◆ 課題文:
◆ ◆ ◆ ◆

3層カラーで、さらに精悍になったボディデザイン

まず、本体デザインをチェック。
IXY シリーズのボディデザインは歴代、無駄のないスクウェアな形をしていたが、IXY DIGITAL 600 あたりから曲面を利用した形状に変化してきている。平面を貼り合わせた箱ではなく、円筒形から微妙な曲線をコントロールしながら造形された「カーバチャー・デザイン」と呼ばれる技法から生まれたデザインだ。IXY DIGITAL 800 IS のボディ本体も、その流れを汲んでいる。
カジュアル路線のモデルとなる IXY DIGITAL L3 も曲面が強調されたボディデザインを採用しているので、今後はシリーズを通じてボディの形状が曲面に移行していくのかもしれない。
IXY DIGITAL 800 IS では、ボディカラーが場所によって3色に分かれている。前面が青緑色のシルバーで、操作ボタンを含めたサイドはシルバー、液晶モニター周りがブラックと3層になっている。上部から見ると色が3層に分かれているのがよくわかる。前面の大部分が青緑色のおかげで、従来モデルに比べ、精悍な印象がさらに強くなった。しかし、液晶周りのブラックには、発表当時から異論を唱える声が聞かれる。
取って付けたようなブラックのおかげで、これまでシルバー1色で続いてきた IXY シリーズのスタイリッシュさが感じられないというわけだ。確かに全体としては、違和感がなくもない。

◆ ◆ ◆ ◆

◆ 演習問題:
1. ボディデザインの記事について、次の問いに答えよ。
(a) IXY シリーズのボディ形状は、どのモデルあたりから何を利用した形状に変化してきたか。
(b) IXY DIGITAL 800 IS の前面は何色か。
(c) 液晶モニター周りは何色か。
2. ボディデザインの記事によると、液晶周りのブラックに異論が出ているのはなぜか。1～3文で説明せよ。
3. ボディデザインの記事を、最後の文「確かに全体としては、違和感がなくもない。」の後から書き継げ。

◆ 格納データ:
◆ ◆ ◆ ◆

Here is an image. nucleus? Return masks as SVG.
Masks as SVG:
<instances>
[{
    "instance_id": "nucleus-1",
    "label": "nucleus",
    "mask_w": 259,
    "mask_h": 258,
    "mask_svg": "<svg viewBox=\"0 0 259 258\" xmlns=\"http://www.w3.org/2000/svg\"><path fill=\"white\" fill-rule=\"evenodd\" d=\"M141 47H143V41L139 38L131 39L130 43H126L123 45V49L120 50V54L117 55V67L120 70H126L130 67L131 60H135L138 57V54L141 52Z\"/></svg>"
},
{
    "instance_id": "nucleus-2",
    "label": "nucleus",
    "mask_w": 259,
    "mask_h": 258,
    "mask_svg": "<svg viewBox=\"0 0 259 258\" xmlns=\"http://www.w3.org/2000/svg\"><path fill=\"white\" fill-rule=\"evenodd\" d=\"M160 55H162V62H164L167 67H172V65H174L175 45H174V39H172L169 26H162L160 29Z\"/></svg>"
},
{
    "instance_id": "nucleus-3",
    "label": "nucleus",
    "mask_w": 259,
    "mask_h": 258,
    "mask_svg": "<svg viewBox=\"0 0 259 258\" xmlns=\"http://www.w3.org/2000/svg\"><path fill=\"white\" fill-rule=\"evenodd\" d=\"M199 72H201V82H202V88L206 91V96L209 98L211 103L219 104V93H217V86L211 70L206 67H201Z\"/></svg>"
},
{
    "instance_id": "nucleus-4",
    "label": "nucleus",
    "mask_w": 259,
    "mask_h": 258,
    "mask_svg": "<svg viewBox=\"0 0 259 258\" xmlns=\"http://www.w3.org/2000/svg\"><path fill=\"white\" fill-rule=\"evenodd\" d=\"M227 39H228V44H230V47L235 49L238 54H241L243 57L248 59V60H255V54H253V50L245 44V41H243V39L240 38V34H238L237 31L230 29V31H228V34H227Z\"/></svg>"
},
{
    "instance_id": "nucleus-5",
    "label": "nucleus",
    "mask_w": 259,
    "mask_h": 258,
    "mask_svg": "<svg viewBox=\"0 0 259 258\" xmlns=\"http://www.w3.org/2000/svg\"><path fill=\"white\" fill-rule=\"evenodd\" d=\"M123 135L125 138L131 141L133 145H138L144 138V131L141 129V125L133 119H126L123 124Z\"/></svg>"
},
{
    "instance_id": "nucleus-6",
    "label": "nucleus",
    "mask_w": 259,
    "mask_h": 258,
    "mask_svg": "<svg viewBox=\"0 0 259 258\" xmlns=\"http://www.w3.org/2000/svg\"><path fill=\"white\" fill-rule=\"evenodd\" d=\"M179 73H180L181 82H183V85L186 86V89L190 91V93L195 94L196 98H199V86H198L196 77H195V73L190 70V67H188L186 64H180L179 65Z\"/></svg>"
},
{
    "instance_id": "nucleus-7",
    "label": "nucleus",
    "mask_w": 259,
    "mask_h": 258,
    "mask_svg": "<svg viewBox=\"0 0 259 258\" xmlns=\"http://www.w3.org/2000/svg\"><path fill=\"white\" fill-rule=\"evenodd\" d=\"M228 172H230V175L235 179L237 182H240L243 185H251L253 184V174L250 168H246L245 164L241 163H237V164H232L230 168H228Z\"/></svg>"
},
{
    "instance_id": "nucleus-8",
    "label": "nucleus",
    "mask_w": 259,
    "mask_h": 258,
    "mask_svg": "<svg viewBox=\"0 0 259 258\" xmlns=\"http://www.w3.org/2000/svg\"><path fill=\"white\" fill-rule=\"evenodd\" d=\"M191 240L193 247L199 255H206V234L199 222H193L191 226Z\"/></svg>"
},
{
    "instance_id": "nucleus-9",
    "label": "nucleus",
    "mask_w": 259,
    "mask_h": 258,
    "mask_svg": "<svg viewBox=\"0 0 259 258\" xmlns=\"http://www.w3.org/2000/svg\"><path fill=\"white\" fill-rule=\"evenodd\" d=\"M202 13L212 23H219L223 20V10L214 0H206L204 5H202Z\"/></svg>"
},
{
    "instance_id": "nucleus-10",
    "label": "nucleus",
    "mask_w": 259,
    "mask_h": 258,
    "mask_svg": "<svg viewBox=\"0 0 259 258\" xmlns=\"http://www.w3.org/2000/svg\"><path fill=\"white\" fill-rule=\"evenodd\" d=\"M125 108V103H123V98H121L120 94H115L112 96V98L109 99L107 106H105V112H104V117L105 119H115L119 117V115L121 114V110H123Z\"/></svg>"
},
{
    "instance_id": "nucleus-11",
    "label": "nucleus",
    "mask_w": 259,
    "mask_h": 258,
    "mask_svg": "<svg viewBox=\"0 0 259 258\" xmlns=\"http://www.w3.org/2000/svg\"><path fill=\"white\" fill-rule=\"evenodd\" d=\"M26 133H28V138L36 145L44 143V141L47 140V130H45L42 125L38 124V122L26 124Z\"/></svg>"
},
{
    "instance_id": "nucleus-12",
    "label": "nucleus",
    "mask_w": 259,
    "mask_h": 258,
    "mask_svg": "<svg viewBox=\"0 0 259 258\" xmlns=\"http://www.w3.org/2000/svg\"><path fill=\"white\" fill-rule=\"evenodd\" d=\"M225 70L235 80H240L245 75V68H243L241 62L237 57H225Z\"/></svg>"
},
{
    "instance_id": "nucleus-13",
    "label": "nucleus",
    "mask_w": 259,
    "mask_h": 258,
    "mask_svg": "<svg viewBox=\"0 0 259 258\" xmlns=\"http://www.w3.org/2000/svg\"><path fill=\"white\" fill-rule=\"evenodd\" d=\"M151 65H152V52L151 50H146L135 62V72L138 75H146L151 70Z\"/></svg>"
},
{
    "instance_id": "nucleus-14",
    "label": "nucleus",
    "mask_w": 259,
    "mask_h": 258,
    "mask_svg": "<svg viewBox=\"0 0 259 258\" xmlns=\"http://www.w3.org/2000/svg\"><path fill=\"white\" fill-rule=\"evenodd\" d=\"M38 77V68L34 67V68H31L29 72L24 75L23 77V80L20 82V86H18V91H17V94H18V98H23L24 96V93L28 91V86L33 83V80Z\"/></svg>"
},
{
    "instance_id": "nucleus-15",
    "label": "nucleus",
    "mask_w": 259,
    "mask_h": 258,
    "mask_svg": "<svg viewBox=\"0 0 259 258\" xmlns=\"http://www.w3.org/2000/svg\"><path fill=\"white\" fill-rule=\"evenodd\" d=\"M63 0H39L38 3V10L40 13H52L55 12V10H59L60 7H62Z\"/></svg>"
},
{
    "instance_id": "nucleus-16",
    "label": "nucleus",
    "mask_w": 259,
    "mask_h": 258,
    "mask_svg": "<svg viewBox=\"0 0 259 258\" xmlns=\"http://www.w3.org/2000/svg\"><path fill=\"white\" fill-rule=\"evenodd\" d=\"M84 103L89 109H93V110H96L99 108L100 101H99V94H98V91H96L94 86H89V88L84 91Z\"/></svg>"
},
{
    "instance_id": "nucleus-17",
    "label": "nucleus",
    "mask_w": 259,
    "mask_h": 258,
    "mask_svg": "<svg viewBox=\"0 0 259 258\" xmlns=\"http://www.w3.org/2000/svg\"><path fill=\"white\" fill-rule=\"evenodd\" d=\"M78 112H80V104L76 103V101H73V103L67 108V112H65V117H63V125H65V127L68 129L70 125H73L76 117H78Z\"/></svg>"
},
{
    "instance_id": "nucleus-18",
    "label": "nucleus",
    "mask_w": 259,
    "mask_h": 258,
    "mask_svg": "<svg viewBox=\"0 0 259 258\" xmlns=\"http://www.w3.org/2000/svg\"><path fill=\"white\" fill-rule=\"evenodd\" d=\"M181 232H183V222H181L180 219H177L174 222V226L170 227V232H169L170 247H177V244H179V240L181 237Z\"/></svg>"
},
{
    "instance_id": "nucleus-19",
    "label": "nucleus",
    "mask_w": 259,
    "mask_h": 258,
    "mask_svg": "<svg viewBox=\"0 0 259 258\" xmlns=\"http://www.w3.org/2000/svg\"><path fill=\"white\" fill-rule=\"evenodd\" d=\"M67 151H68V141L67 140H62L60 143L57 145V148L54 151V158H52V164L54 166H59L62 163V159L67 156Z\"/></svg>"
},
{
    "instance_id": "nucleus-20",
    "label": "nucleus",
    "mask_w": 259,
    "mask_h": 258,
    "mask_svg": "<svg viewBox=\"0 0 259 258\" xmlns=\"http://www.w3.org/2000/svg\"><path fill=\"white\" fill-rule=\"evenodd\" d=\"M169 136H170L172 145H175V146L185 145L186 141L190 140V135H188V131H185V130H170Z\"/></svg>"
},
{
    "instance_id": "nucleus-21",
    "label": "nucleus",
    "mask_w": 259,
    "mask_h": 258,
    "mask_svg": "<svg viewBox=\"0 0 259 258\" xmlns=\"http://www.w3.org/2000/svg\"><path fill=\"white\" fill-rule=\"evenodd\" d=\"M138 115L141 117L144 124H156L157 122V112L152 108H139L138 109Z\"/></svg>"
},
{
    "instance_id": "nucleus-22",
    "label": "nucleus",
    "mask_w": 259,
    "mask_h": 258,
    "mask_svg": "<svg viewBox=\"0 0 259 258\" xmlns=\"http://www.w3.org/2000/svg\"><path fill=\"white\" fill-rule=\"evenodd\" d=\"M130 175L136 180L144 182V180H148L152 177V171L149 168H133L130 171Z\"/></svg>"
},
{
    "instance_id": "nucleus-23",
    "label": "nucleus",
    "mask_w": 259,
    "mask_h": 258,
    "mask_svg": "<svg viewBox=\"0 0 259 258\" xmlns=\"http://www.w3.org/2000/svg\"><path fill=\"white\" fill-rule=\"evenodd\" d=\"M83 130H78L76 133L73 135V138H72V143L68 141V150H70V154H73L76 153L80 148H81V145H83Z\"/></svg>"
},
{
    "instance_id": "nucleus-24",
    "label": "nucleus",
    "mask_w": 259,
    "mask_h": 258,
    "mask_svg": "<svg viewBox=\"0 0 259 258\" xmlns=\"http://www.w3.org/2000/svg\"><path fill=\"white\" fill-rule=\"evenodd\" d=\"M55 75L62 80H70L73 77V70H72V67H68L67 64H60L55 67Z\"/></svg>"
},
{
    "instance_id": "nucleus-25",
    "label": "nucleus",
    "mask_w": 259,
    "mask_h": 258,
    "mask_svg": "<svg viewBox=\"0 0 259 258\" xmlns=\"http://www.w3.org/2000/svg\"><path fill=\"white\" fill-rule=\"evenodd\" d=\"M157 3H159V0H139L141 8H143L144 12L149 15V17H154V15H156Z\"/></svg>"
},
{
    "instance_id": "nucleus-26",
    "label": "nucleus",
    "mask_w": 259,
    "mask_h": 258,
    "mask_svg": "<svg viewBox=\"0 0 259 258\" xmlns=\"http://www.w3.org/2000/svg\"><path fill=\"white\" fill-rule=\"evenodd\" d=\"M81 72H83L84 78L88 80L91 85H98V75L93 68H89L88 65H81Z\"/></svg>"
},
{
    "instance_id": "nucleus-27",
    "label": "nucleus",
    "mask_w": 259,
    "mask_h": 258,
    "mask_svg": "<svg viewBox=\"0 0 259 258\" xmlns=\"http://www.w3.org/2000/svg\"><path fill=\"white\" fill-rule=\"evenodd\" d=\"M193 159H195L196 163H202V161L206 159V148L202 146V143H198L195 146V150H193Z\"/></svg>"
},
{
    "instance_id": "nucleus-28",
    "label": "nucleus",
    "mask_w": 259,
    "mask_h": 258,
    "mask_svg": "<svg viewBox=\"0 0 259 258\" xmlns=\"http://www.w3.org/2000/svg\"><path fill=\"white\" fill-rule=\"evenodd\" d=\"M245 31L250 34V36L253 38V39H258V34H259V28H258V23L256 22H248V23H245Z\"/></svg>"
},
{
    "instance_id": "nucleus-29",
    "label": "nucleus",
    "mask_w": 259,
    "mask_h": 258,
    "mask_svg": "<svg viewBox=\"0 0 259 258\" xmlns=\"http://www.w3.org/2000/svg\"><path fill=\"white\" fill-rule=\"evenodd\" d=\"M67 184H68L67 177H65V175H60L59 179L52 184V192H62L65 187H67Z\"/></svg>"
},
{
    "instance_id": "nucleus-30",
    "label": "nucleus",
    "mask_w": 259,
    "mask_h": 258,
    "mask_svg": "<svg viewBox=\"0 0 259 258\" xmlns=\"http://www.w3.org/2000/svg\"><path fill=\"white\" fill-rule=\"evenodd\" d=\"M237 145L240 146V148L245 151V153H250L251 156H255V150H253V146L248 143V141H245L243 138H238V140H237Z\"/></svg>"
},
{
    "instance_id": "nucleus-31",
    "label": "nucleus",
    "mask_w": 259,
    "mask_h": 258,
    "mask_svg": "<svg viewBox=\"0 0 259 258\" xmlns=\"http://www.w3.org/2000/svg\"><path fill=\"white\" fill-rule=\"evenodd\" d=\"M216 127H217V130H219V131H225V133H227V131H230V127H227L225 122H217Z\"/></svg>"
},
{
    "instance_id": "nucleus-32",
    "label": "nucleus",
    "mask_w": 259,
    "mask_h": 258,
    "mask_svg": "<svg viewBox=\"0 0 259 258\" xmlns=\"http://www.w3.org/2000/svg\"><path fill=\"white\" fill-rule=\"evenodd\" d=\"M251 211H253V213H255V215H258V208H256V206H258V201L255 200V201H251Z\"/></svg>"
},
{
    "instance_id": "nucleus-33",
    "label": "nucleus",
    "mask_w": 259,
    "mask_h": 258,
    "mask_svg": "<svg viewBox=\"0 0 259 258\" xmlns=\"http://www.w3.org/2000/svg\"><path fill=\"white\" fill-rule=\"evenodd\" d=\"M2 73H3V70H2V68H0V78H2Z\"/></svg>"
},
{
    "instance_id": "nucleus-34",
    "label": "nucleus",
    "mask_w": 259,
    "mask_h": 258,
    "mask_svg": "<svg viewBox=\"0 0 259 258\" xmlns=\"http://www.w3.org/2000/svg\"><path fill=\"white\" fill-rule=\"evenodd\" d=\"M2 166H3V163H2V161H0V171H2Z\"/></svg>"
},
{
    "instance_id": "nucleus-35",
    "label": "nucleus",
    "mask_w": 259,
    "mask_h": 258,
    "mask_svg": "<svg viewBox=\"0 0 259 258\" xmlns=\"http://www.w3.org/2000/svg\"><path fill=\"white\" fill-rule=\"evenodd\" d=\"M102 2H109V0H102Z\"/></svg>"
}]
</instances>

◆ ◆ ◆ ◆

◆ 解答例:
1.
(a) IXY DIGITAL 600 あたりから、曲面を利用した形状に変化してきた。
(b) 青緑色のシルバー。
(c) ブラック。

2. 取って付けたようなブラックのせいで、これまでシルバー1色で続いてきた IXY シリーズのスタイリッシュさが感じられないためである。

3.
個人的には使っているうちに、それほど大きな問題とも感じられず、かえって新しいと思えるようにもなった。液晶モニター周りのブラックのおかげで、撮影時や画像鑑賞時には、画像の色が締まって見えるというメリットも感じられた。このあたりはハッキリ言ってしまうと、好みの問題だ。

レンズは光学4倍ズームを搭載。本体の厚みが IXY DIGITAL 700 と比較して、奥行きが 0.8mm 薄くなったにも関わらず、従来の3倍ズームよりも高倍率になったのは立派。デジタルズームとの併用では、最大16倍ズームが可能だ。

ただし、搭載されているCCDは、 IXY DIGITAL 700 の 1/1.8 インチ710万画素から、1/2.5 インチ600万画素となっている
念のため断っておくが比較として IXY DIGITAL 700 を引き合いに出しているが、 IXY DIGITAL 800 IS は IXY DIGITAL 700 の後継機種ではなく、別のラインとして位置付けられている。

サイズは、IXY DIGITAL 700 と比較しても幅で0.9mm 長くなった程度で、高さと奥行きでは0.5〜0.8mm程度小さくなっている。数値的にはそれほど大きな差がないにもかかわらず、正面から見た印象では従来よりも横長で精悍に感じられるのはデザインの妙といえるだろう。
手に持った印象は、これまでの IXY シリーズと同じく、見た目の割にズッシリしている。これまで IXY シリーズ を使ったことがないユーザーだと、意外と重く感じられるだろう。重いことは決して悪いことではなく、安定しやすく手ぶれしにくいメリットもある。
次に背面を見ていこう。
コンパクトデジタルカメラ全体にいえることだが、液晶モニターサイズが大型化するにつれて、スペースの物理的な問題から操作キーは小さくなる傾向にある。それはIXY DIGITAL 800 IS も例外ではない。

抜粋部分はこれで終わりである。